+++ Available records +++

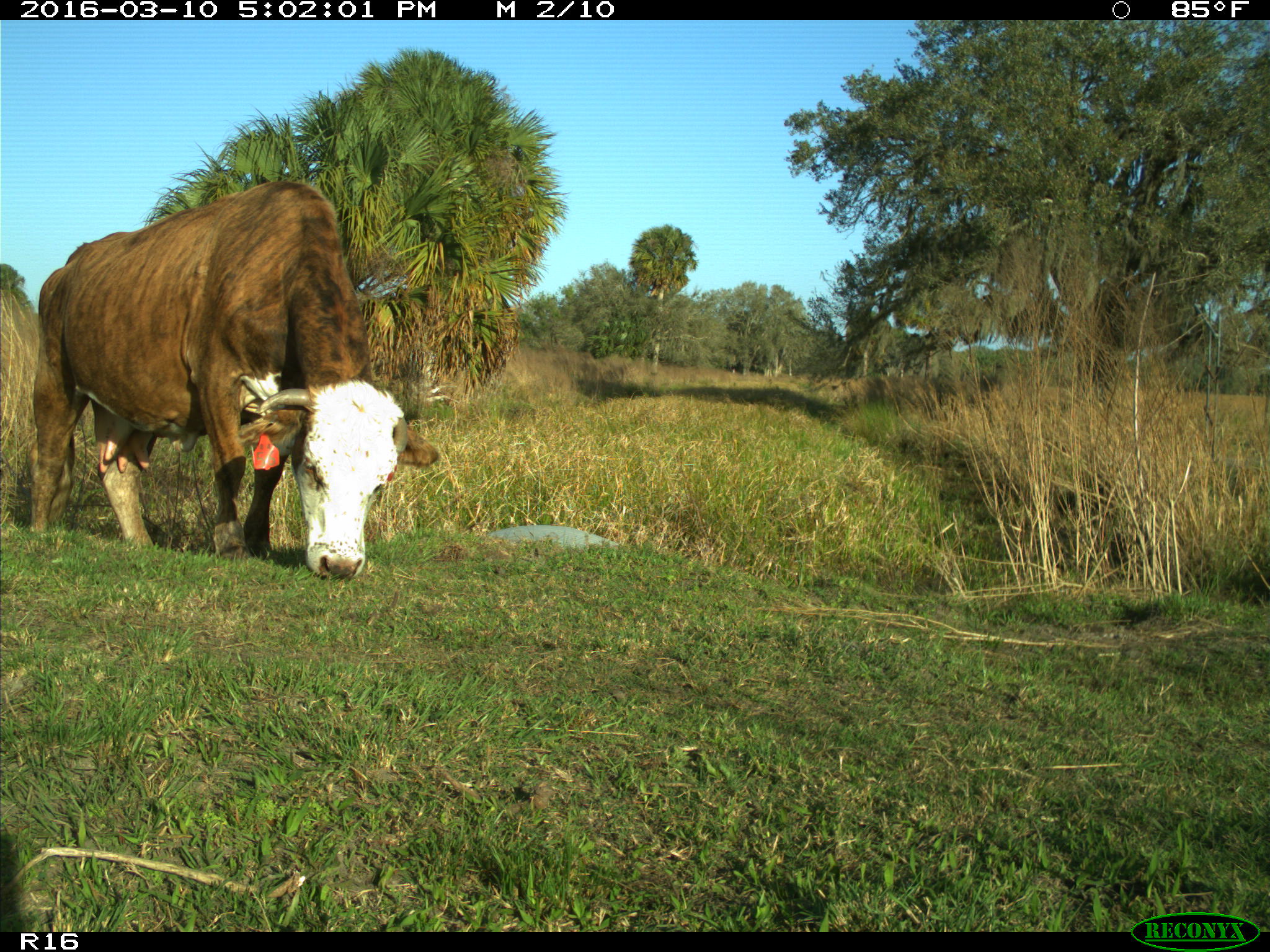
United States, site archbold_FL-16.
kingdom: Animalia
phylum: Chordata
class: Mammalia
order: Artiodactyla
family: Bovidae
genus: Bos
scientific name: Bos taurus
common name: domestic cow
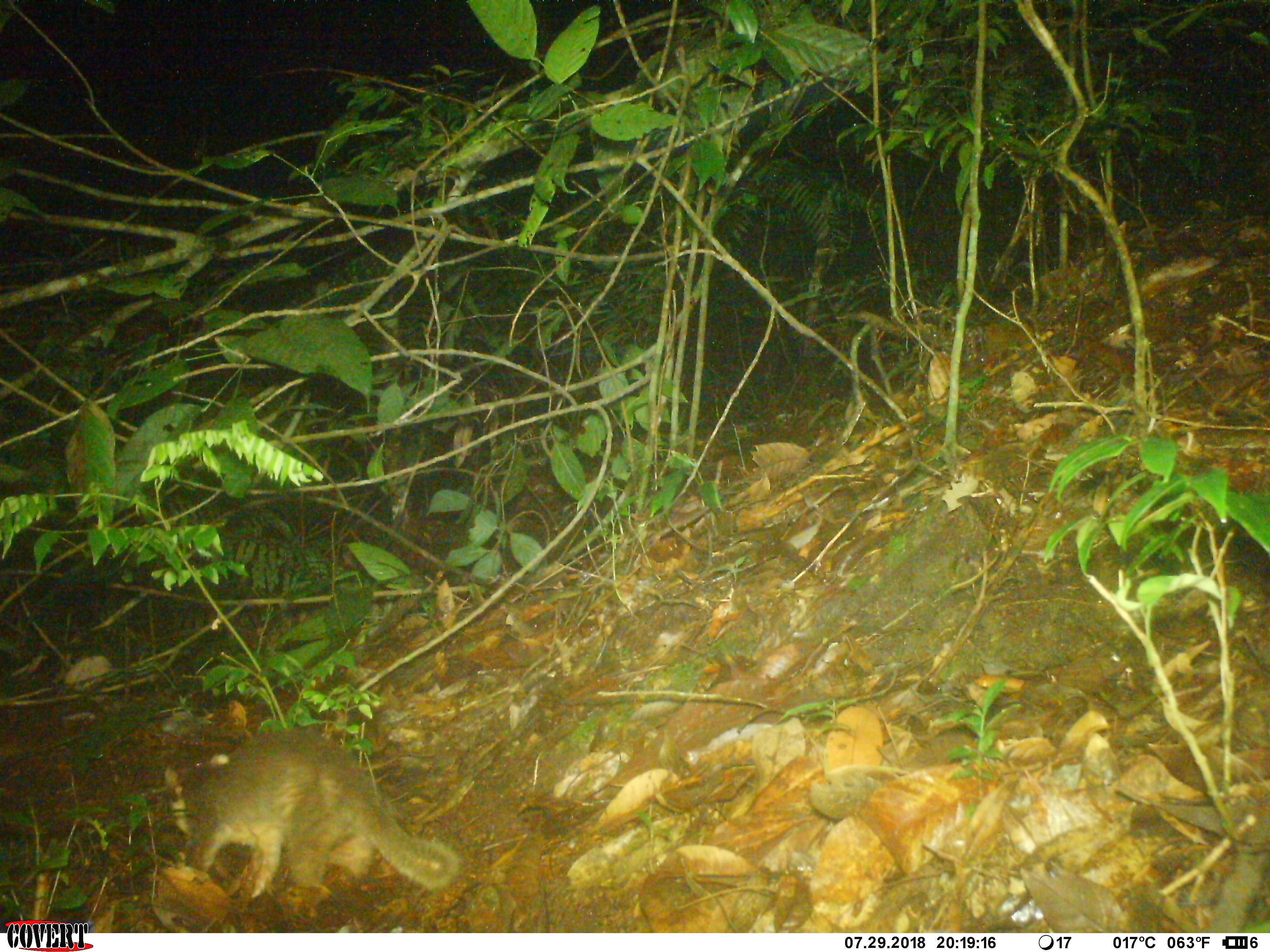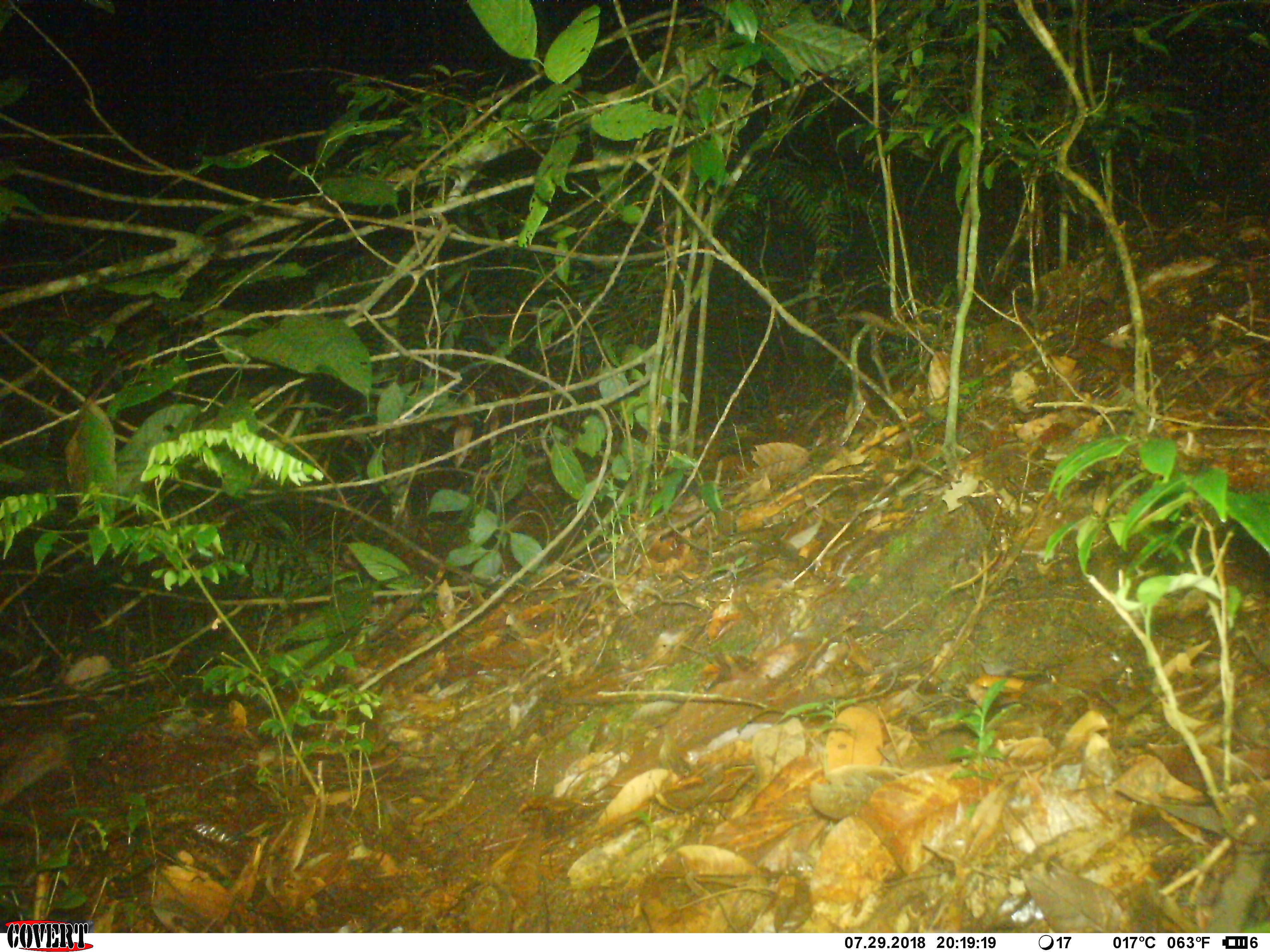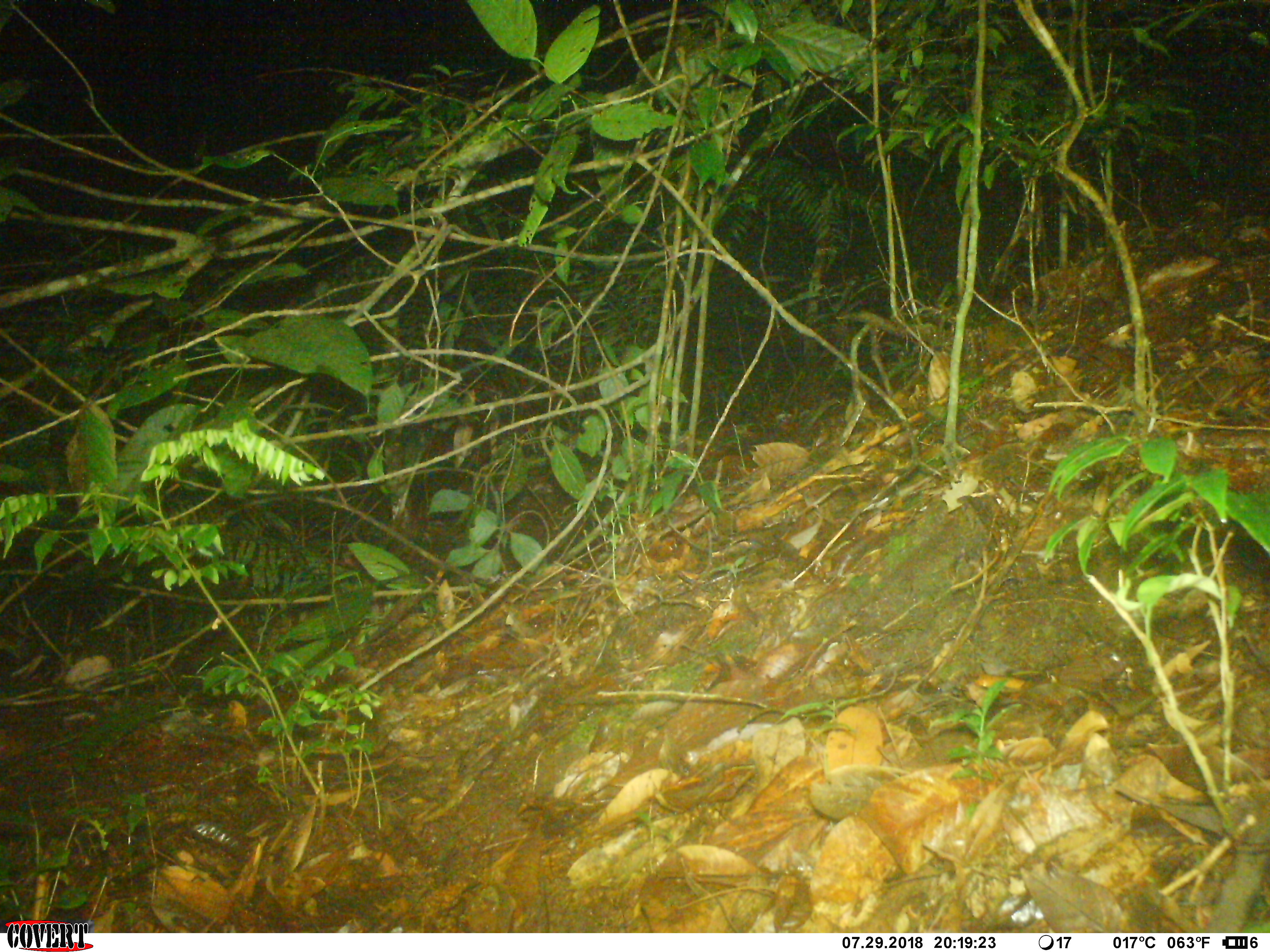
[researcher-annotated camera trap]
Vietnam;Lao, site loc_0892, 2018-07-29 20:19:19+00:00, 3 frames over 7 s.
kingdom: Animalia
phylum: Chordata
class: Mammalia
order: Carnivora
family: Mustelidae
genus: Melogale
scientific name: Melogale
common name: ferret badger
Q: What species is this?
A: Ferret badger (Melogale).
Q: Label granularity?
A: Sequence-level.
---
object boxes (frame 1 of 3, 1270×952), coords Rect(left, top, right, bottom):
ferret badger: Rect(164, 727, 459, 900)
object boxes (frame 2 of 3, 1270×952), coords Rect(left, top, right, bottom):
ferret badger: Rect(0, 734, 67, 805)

+++

> **Activity**:
Give the lines from the one containing "scientific name: Bos taurus" through the last line of the material again, exactly and with no pictures, both ends included.

> **Output for this exercise**:
scientific name: Bos taurus
common name: domestic cow
[researcher-annotated camera trap]
Vietnam;Lao, site loc_0892, 2018-07-29 20:19:19+00:00, 3 frames over 7 s.
kingdom: Animalia
phylum: Chordata
class: Mammalia
order: Carnivora
family: Mustelidae
genus: Melogale
scientific name: Melogale
common name: ferret badger
Q: What species is this?
A: Ferret badger (Melogale).
Q: Label granularity?
A: Sequence-level.
---
object boxes (frame 1 of 3, 1270×952), coords Rect(left, top, right, bottom):
ferret badger: Rect(164, 727, 459, 900)
object boxes (frame 2 of 3, 1270×952), coords Rect(left, top, right, bottom):
ferret badger: Rect(0, 734, 67, 805)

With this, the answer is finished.